Records from a dataset:
----

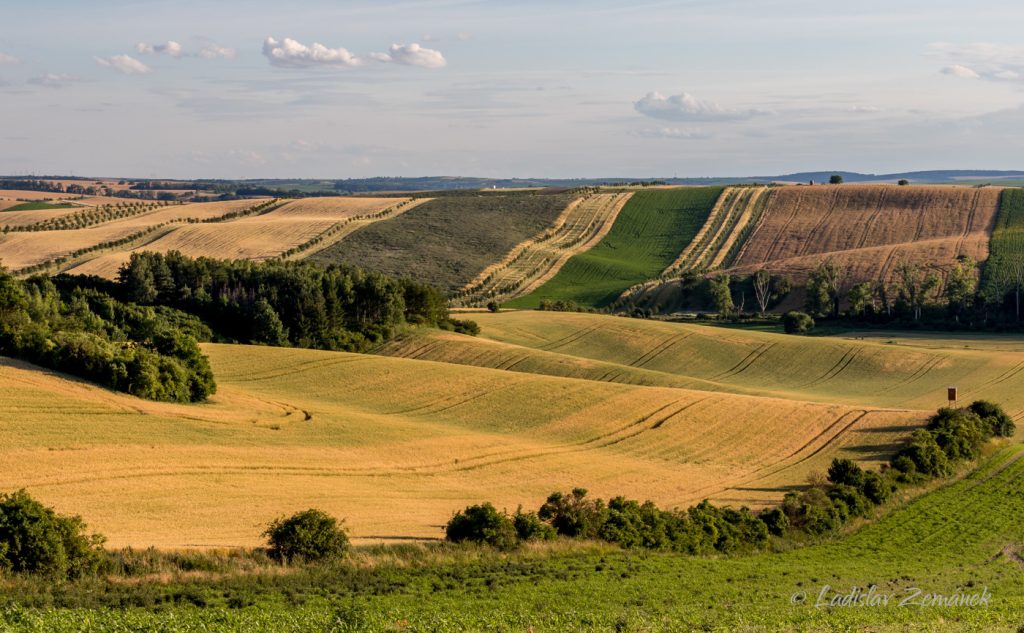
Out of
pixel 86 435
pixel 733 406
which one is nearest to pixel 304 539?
pixel 86 435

----

Exercise prompt:
Write out the lines of the records as a numbered list, with no blank lines and without the pictures.

Solved exercise:
1. Out of
2. pixel 86 435
3. pixel 733 406
4. which one is nearest to pixel 304 539?
5. pixel 86 435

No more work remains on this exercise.